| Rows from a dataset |
==============================
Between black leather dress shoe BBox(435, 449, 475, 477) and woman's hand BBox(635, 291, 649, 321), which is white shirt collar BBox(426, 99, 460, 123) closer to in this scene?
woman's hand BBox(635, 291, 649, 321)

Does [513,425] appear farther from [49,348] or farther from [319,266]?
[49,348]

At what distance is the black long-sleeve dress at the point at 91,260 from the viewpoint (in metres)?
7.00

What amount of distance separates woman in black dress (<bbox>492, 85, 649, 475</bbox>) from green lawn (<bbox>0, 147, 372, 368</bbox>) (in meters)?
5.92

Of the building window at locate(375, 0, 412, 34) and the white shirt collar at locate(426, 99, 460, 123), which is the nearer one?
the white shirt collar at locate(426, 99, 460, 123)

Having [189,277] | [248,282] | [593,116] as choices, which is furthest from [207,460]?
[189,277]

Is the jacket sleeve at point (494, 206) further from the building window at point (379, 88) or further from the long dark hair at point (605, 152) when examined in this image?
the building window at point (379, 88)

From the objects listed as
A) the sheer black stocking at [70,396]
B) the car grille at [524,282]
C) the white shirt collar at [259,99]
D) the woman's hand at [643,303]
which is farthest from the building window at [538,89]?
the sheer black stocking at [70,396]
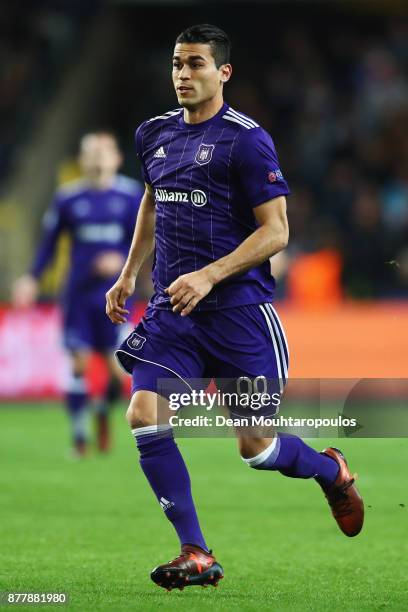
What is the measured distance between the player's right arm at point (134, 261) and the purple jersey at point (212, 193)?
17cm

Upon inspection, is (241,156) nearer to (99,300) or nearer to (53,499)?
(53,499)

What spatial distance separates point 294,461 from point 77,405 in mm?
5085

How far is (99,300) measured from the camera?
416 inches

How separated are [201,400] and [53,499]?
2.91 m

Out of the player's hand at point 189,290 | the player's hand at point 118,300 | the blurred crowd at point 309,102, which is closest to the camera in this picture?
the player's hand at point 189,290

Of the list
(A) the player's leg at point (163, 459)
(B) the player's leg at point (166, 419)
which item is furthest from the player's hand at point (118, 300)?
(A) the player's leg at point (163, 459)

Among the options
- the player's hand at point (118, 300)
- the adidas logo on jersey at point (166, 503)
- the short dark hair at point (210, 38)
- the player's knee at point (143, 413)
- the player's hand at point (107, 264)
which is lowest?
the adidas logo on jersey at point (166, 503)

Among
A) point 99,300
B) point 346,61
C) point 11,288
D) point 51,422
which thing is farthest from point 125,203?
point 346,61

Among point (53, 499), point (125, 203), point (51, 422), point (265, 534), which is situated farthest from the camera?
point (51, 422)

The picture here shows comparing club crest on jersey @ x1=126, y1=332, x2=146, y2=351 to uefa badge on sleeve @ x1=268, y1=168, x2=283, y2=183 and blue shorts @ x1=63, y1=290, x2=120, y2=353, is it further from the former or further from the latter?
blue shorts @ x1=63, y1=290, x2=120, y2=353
==============================
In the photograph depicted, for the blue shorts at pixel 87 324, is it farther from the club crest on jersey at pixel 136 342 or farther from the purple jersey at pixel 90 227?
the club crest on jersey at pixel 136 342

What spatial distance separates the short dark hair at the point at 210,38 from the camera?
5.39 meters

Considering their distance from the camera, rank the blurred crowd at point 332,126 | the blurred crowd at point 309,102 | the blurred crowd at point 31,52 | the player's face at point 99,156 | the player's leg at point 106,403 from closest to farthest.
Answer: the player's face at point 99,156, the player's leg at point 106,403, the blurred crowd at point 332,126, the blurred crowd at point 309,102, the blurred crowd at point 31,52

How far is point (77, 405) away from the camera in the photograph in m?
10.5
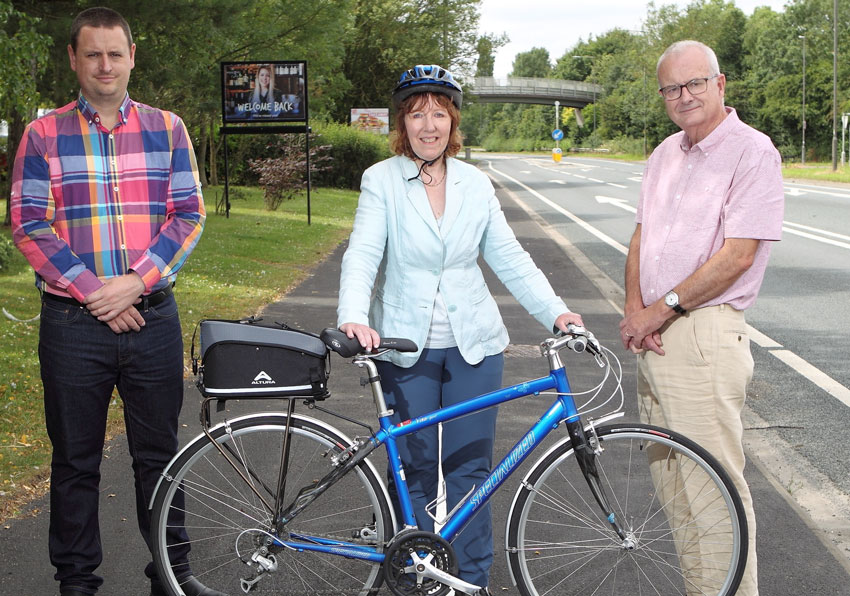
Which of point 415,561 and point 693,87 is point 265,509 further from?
==============================
| PROBLEM TO WORK ON |
Render the records as a Markdown table with the columns Row and Line. Begin at the line that has "How far is point", stop after the line that has "Which of point", skip blank lines, and leave the pictures out.

| COMPLETE ANSWER |
| Row | Line |
|---|---|
| 1 | How far is point (77, 405) away from the camera in the photograph in m? |
| 2 | 10.5 |
| 3 | Which of point 415,561 and point 693,87 is point 265,509 further from? |